The Web 2.0 was about harnessing the collective intelligence of users. The next Web will about taking advantage of sensor data, Tim O'Reilly predicts
But before that, he reminded his audience of the origins of Web 2.0.
“Web 2.0 was never intended to be a version number. It was really a reflection of what happened after the dotcom bust. There were some companies, some projects that seemed to survive when others were flatten. Why was it?” O’Reilly pondered.
For O’Reilly, the companies that survived the Internet bubble learned how to use the web as a platform. “And in particular they understood that the heart of that was to harness the collective intelligence, that is to get their users to add value to what they were doing.”
O’Reilly talked of “information shadows”, “electronic sensors coordination”, and statically extracting the “meaning” hidden in all the data that is being collected, gathered.
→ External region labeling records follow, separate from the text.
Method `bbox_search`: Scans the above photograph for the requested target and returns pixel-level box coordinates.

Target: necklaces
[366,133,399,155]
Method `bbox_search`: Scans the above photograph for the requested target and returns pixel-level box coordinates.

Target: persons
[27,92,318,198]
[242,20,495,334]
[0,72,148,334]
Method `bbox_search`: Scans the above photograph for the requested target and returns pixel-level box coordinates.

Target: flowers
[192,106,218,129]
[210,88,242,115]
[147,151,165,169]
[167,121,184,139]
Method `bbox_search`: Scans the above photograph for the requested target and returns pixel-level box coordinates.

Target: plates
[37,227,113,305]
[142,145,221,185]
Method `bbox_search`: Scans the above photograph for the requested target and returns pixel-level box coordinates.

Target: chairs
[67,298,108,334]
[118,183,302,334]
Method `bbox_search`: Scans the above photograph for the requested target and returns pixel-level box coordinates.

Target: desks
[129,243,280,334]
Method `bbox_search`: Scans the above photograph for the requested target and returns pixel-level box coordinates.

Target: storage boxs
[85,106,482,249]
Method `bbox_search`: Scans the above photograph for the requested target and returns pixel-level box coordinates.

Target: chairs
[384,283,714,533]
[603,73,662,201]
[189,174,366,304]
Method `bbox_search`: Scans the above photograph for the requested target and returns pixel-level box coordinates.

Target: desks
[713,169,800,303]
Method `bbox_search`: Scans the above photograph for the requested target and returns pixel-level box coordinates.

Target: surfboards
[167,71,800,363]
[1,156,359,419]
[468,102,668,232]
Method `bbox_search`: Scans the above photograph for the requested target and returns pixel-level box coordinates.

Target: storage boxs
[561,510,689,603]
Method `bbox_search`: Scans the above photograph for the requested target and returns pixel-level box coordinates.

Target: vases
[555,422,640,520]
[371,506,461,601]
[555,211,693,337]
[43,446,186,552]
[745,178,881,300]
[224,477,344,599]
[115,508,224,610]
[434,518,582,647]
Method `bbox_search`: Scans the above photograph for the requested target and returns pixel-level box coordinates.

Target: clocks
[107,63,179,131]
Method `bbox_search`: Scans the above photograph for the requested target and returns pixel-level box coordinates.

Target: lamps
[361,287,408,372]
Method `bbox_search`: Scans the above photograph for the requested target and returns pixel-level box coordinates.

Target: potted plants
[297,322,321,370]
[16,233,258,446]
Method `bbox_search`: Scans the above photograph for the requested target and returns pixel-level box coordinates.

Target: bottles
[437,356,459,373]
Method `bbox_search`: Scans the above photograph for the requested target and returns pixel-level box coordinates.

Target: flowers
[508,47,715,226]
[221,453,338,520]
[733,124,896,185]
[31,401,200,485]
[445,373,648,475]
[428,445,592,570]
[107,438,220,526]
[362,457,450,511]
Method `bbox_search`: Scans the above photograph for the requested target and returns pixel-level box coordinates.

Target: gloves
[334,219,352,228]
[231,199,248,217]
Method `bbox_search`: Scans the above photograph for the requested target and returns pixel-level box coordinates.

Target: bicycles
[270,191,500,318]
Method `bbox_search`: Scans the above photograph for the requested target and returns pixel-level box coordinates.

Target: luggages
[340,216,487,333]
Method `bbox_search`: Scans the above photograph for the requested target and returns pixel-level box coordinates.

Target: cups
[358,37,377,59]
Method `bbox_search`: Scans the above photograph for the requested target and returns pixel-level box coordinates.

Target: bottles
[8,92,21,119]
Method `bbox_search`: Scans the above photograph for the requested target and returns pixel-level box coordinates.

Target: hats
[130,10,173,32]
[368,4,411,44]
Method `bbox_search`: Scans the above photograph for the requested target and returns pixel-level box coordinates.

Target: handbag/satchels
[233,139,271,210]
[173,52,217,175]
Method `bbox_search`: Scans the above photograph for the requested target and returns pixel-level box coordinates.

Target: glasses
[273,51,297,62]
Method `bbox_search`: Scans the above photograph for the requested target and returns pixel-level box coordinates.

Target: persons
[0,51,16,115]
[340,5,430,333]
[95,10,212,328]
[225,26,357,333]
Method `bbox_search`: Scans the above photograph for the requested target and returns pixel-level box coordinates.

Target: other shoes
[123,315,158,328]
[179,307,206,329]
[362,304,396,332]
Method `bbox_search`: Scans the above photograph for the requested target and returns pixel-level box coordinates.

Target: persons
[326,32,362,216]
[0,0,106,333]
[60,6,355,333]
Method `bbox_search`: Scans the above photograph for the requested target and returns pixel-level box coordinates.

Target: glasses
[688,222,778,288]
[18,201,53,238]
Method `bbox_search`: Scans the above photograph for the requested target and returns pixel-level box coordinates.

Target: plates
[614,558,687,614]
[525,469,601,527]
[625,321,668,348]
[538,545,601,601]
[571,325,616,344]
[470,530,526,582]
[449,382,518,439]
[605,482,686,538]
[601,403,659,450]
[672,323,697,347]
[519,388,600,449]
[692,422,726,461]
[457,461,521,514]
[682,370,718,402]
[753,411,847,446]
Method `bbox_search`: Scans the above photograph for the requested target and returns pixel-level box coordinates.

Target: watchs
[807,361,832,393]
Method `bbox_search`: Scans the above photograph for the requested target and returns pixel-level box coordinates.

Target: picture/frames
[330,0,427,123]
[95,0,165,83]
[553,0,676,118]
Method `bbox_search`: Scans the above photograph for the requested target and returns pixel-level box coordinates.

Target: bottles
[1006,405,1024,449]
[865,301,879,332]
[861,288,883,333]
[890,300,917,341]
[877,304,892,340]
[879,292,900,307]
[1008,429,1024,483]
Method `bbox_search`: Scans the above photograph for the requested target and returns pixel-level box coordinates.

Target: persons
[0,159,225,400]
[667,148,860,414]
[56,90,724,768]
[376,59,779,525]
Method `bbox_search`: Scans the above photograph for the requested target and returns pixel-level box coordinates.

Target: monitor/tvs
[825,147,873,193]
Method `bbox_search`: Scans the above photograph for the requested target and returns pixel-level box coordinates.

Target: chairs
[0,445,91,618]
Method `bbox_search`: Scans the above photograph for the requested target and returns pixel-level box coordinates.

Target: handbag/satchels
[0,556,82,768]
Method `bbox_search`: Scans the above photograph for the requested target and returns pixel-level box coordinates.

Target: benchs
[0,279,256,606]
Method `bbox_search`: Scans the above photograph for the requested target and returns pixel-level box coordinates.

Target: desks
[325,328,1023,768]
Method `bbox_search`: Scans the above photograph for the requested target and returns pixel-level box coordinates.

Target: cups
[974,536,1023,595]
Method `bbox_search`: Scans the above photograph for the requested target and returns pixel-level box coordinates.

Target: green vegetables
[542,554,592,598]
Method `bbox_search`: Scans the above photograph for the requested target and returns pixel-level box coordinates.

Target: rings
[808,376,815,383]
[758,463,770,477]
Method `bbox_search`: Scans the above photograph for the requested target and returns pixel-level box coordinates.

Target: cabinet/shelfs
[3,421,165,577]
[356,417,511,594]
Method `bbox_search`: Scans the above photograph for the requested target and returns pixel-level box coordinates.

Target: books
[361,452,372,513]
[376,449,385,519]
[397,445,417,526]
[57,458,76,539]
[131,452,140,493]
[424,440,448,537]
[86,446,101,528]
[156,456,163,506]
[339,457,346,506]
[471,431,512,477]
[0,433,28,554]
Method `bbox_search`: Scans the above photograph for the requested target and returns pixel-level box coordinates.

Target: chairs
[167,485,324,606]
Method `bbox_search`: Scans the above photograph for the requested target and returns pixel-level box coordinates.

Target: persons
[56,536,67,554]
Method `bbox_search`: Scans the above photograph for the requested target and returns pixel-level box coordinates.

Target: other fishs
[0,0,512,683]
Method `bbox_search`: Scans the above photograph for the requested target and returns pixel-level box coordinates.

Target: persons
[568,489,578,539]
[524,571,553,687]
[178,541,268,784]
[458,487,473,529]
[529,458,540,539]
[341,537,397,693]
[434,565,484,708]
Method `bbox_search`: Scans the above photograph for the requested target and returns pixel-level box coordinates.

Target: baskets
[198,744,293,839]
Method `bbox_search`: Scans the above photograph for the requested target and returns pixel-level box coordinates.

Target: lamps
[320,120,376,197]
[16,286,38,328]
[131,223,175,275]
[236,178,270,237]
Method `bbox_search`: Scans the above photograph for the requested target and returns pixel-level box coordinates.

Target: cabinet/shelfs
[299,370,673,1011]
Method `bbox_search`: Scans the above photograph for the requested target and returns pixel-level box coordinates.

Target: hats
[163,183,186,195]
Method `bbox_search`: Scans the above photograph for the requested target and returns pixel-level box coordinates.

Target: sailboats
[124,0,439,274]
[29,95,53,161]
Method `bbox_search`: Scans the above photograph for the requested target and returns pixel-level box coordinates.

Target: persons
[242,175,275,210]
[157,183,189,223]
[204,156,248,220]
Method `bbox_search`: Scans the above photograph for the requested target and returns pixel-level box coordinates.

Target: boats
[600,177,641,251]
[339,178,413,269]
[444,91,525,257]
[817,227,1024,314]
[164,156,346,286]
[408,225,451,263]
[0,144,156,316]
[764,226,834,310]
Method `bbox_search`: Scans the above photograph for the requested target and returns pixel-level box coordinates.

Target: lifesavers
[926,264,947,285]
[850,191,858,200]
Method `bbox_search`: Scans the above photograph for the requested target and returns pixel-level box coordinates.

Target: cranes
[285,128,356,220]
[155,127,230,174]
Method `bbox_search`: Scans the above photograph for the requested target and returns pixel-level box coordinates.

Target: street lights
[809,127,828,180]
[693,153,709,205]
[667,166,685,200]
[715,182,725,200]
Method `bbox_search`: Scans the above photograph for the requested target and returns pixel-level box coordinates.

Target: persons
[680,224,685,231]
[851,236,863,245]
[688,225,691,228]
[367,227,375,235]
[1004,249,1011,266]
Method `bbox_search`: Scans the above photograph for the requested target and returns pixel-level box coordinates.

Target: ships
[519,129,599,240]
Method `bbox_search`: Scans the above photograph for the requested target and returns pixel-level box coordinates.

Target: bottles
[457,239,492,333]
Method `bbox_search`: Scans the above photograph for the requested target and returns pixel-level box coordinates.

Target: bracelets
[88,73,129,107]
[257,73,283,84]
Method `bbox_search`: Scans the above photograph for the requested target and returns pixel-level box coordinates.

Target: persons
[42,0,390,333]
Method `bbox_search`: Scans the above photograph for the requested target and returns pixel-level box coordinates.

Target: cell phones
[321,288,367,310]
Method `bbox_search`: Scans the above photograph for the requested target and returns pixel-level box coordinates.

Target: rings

In a nutshell, for this Internet visionary, Web applications are going to be more and more driven by sensors and not by people typing on keyboards. A major shift from Web 2.0 applications today that heavily rely on user inputs.
There is power in less
Another of O’Reilly’s theme was how to apply Moore’s Law to the world’s hard problems.
“In the technology industry, we take for granted that we get more each year for less. But it doesn’t work that way in the world. The whole basis of our economy is that more will be spent, that things will be bigger, and cost more, and economy will grow.”
Part of the power that we have, is to take these techniques that we’ve developed in the consumer Internet and start to apply them to big hard problems, added O’Reilly.